- TEXT PROVIDED
—————

A bad few weeks for girls' schools in Pakistan

Blasphemy and mob rule in Lahore.

It has been a bad few weeks for girls’ schools in Pakistan. The shooting of 15 year old educational activist Malala Yousafzai in October sent shockwaves through the country. Other female activists spoke out about being targeted, and the spotlight has been placed on the Taliban’s numerous attacks on girls trying to get an education.

The latest incident was the burning down of the Farooqi Girls’ High School in Lahore on Thursday. This was not the doing of the Taliban, but an angry mob. Why? Because a teacher, Arfa Iftikhar, had allegedly set a piece of homework that contained derogatory references to the Prophet Muhammad. Iftikhar has been forced into hiding, while the 77 year old principal of the school, Asim Farooqi, has been detained for 14 days on blasphemy charges. At the protests on Thursday, the mob distributed photocopies of the offending homework, and broke and burnt everything they could lay their hands upon. Unsurprisingly, the school has been closed ever since.

—————

- TASK 1
Output the passage of the text on girls' schools in Pakistan starting with "It has been" and going on through "get an education.", copied word for word.
- TASK 2
Pick up the article on girls' schools in Pakistan right after its final sentence and keep writing it.

- GIVEN DATA
—————

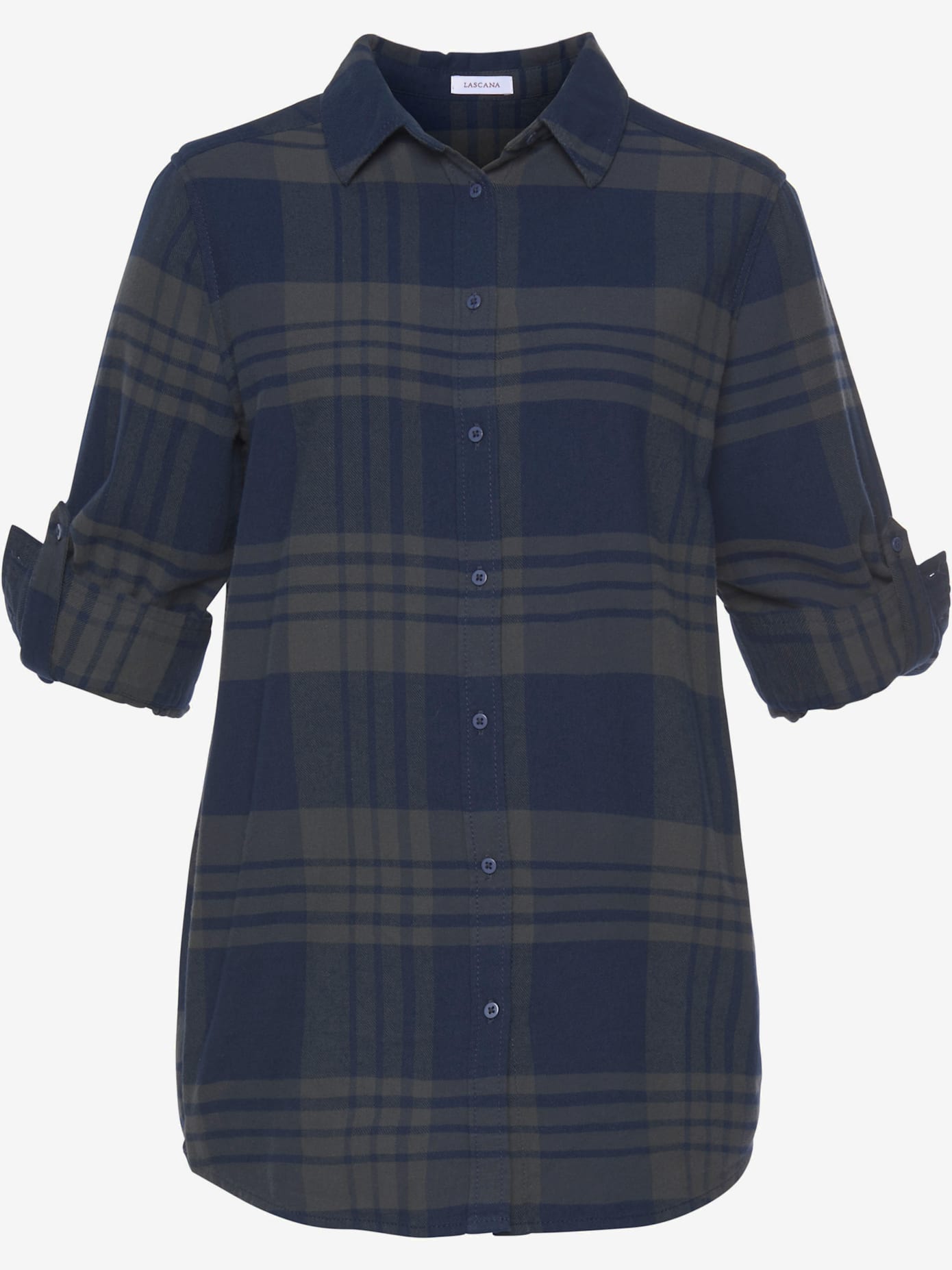 Chemisier à carreaux décontracté, col chemise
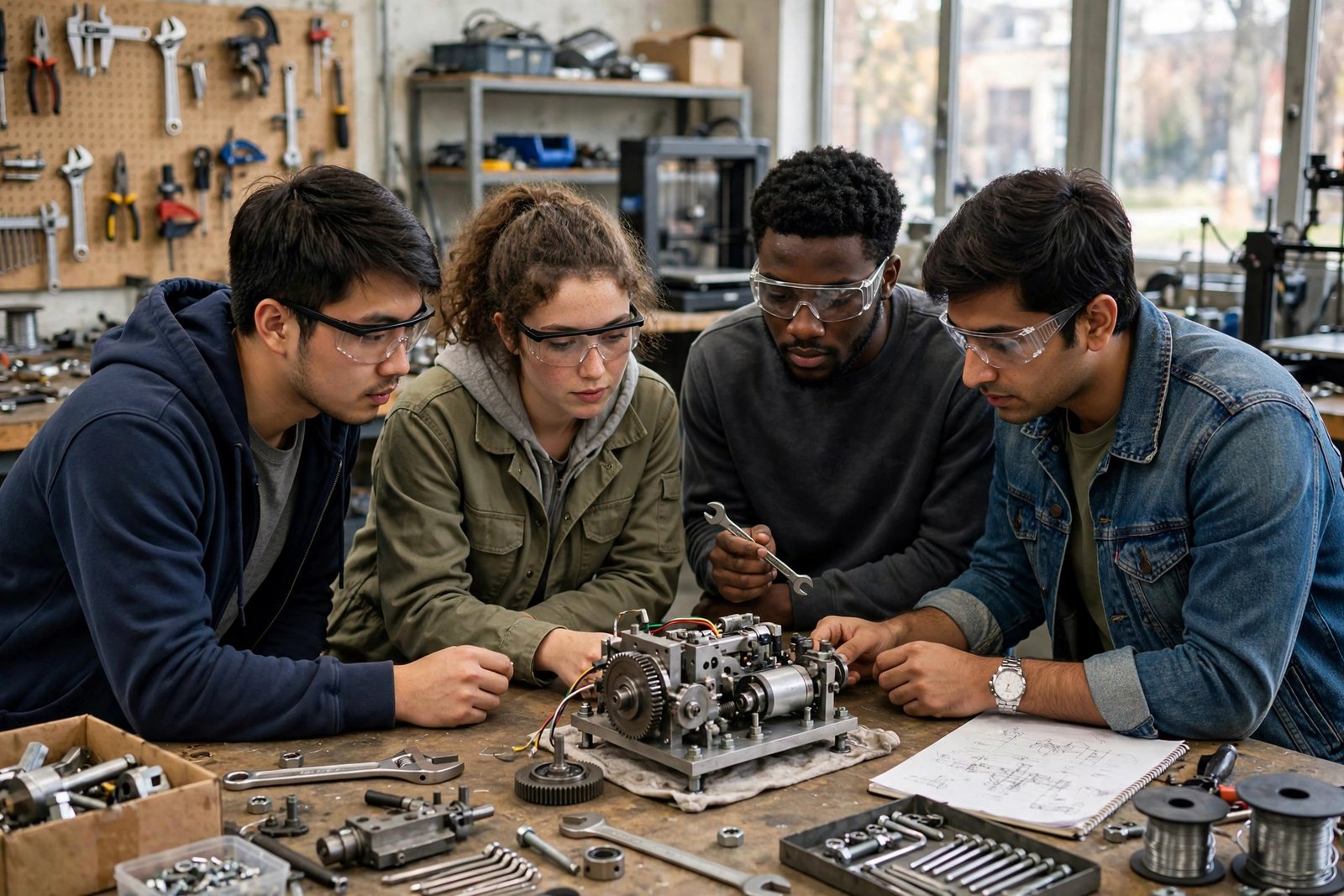 Engineering students in safety glasses examining a mechanical prototype in a university workshop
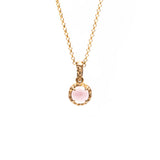 MATRIX HALO NECKLACE | 14k GOLD & ROSE QUARTZ - AngelaMonacojewelry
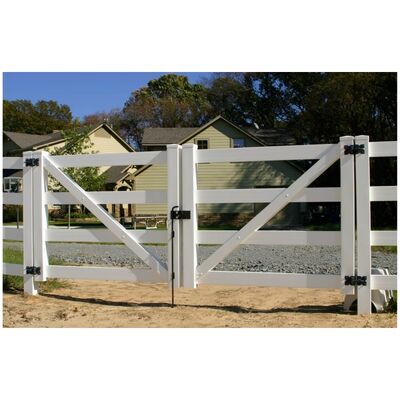 100% Vinyl Ranch Style Vinyl Fence Farm Four Rail Vinyl Fence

—————

- WRITTEN ANSWER 1
It has been a bad few weeks for girls’ schools in Pakistan. The shooting of 15 year old educational activist Malala Yousafzai in October sent shockwaves through the country. Other female activists spoke out about being targeted, and the spotlight has been placed on the Taliban’s numerous attacks on girls trying to get an education.

- WRITTEN ANSWER 2
Blasphemy is an extremely inflammatory issue in Pakistan. Insulting the Prophet or the Quran can carry the death penalty, while even the suggestion that blasphemy has taken place is enough to trigger violent outburst of public anger. Not a single newspaper has specified exactly what the alleged blasphemy is – indeed, to do so could lead to fresh charges being directed at the publishers. On this basis, accusers can even refuse to repeat the blasphemy in court, leading to a situation that would be farcical were it not so dangerous. The light burden of proof means that the law is often used to settle scores – indeed, it has been suggested that this charge could be a plot against the school, which is one of the most successful in Lahore. The complaint was lodged by Abdullah Saqib, the vice principal of Jamia Kareemia Sadidia, a religious school in the same area.
 
Possible conspiracies aside, what does this incident tell us? First of all, women and girls are ready to defend their right to be educated. Following the violence of the mob reaction, around 2,000 students, parents and teachers took to the streets on Saturday to demand that the school reopen. The crowd, predominantly made up of teenage girls, carried placards and chanted slogans including “release our principal”. Just like the reaction to the Malala shooting, this demonstrates that society is not willing to compromise on its right to educate its daughters, whether the threat is coming from armed militants or from an angry mob.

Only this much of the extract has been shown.